*TEXT SEGMENT*.
Tesco hit by inflation and supermarket war with Aldi and Lidl as profit down almost seven per cent
Tesco, Britain’s biggest supermarket, was hit hard by consumers tightening their belts during the cost of living crisis, as it reported its operating profit was down almost seven per cent on last year.
The London-listed chain said its profit was £2,6bn for the year to the end of February which was down 6.9 per cent on last year, amid a supermarket war with Aldi and Lidl.
It was widely expected to be down as analysts closely watched its share price since last Friday.
Despite falling operating profit, Tesco said its sales were 5.3 per cent up at £57bn, with fuel sales seeing a 23 per cent bump, as millions of customers were hit by rising prices at the pumps.
Its chief executive Ken Murphy reflected on the “incredibly tough year for many of our customers” saying it has “been determined to do everything we can to help.”
Tesco, he said, had tried to keep prices down and support staff in the cost of living crisis, with inflation in double digits , saying “we have paid our suppliers for their products, and the cost of running our own operations. I am very proud of the way the Tesco team has responded to these challenges and would like to thank every colleague for the contribution they have made.”
Amid an apparent supermarket war with German discount giants Lidl and Aldi, which are eating up an increasing chunk of the UK market share, he said Tesco is at “the most competitive we have ever been, with our market-leading combination of Aldi Price Match, Clubcard Prices and Low Everyday Prices changing the way customers perceive value at Tesco.”
Despite disappointing results, he said Tesco will “continue to target growth” with a focus on opening new stories, including 91 new outlets this year, in addition the acquisition of nine Joyce’s stores in the Republic of Ireland and the Paperchase brand.
“We have already bought back over £1bn worth of shares and have today announced a further £750m worth over the next twelve months” he added.
I am really confident that by investing to give customers the best possible value and continuing to look after our colleagues, we will create further significant value for every stakeholder in Tesco.”
Looking ahead to the rest of 2023, Tesco it is expects “a broadly flat level of retail adjusted operating profit in 2023/24 and retail free cash flow within our target range of £1.4bn to £1.8bn. We expect Bank adjusted operating profit of between £130m and £160m.”
How will investors react?
Following Tesco’s results this morning, its share price rose slightly by around 1.5 per cent. Analysts at Hargreaves Landsdown said “Tesco has seen profits take a knock as inflation means struggling customers are picking up fewer items while prices soar.

*DATA EXTRACTS*.
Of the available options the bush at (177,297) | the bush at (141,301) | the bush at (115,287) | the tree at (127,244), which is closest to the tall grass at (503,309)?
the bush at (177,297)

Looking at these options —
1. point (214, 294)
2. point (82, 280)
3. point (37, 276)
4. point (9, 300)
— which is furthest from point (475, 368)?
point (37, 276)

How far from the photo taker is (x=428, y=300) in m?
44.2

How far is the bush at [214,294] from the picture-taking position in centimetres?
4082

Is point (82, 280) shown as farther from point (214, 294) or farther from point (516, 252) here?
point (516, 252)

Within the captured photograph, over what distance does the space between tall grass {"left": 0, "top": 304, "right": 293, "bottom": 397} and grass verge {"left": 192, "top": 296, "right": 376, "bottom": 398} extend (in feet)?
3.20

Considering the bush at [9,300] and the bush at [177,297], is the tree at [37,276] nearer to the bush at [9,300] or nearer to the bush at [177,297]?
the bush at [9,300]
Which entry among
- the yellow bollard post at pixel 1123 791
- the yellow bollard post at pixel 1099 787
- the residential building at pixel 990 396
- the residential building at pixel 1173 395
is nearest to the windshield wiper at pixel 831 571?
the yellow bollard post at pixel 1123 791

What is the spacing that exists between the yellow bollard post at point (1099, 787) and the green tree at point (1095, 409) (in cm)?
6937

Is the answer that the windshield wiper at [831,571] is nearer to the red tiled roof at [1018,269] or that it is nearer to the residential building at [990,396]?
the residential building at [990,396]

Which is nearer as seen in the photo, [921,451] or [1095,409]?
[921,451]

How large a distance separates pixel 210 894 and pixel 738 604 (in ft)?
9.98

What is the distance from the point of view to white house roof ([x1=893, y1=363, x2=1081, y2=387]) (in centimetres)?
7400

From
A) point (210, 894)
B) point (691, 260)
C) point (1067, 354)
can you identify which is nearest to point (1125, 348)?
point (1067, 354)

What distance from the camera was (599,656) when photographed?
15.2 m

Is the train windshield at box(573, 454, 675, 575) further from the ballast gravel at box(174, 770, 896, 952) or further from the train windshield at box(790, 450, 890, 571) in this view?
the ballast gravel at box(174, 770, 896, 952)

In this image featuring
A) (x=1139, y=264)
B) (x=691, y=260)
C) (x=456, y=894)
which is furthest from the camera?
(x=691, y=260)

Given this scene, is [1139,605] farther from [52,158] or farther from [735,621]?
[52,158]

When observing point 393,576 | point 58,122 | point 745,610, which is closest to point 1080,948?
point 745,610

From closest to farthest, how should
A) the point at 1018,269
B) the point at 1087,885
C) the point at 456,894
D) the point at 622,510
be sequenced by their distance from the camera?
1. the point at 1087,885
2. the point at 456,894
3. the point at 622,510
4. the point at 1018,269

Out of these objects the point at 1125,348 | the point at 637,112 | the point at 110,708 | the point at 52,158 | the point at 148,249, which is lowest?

*ASSIGNMENT A*. According to the Tesco results article, by what percentage did Tesco's fuel sales rise?
*ASSIGNMENT B*. Reproduce the Tesco results article between "Tesco hit by" and "at the pumps.", inclusive.
*ASSIGNMENT C*. Carry on the Tesco results article from the point where it ends.
The data is not needed here.

*WRITTEN ANSWER A*. 23 per cent.

*WRITTEN ANSWER B*.
Tesco hit by inflation and supermarket war with Aldi and Lidl as profit down almost seven per cent
Tesco, Britain’s biggest supermarket, was hit hard by consumers tightening their belts during the cost of living crisis, as it reported its operating profit was down almost seven per cent on last year.
The London-listed chain said its profit was £2,6bn for the year to the end of February which was down 6.9 per cent on last year, amid a supermarket war with Aldi and Lidl.
It was widely expected to be down as analysts closely watched its share price since last Friday.
Despite falling operating profit, Tesco said its sales were 5.3 per cent up at £57bn, with fuel sales seeing a 23 per cent bump, as millions of customers were hit by rising prices at the pumps.

*WRITTEN ANSWER C*.
“At the same time, the grocery giant is investing heavily in its customer care while times are so tough. While the group is doing what it can to keep prices low, it’s not lost on consumers that grocery inflation remains one of the most painful areas of overall rising costs at the moment.
“That’s where we’ve seen the rise of the discounters, which although much smaller, have forced the main players to up their game. Aldi price matches and other similar campaigns are a stark reminder of how stiff competition is.
“By some trains of thinking, if you’re having to name your competitor, they’ve already won.”
Reflecting on how investors will now be reacting, Hargreaves said Tesco shareholders “will be watching margins closely.”
“It was a few years ago we last saw prolonged single digit margins in the grocery sector as there was a race to the bottom on prices. Limiting a repeat of that will depend on when consumer resilience bounces back.
“Food costs may struggle to come down until energy prices temper, which could slow progress on that front. At the same time, the retail business has over £2bn of free cash pumping through its veins, making Tesco a resilient name in the sector. And, crucially for investors, it means the dividend is still being served.”
Meanwhile, Zoe Gillespie, investment manager at RBC Brewin Dolphin, said: “Tesco is continuing to cement its position as the UK’s top supermarket.
“Profits may be down, but that was to be expected from the pressures of the cost-of-living crisis and post-pandemic normalisation in shopping habits.
“Sales growth, meanwhile, remains robust and Tesco is well placed to benefit from consumers looking to save on their weekly shop through its different initiatives – particularly its Clubcard scheme. While profits are expected to be flat for the year ahead, the continuation of its share buyback scheme and strong execution of its strategy mean Tesco remains in good shape.”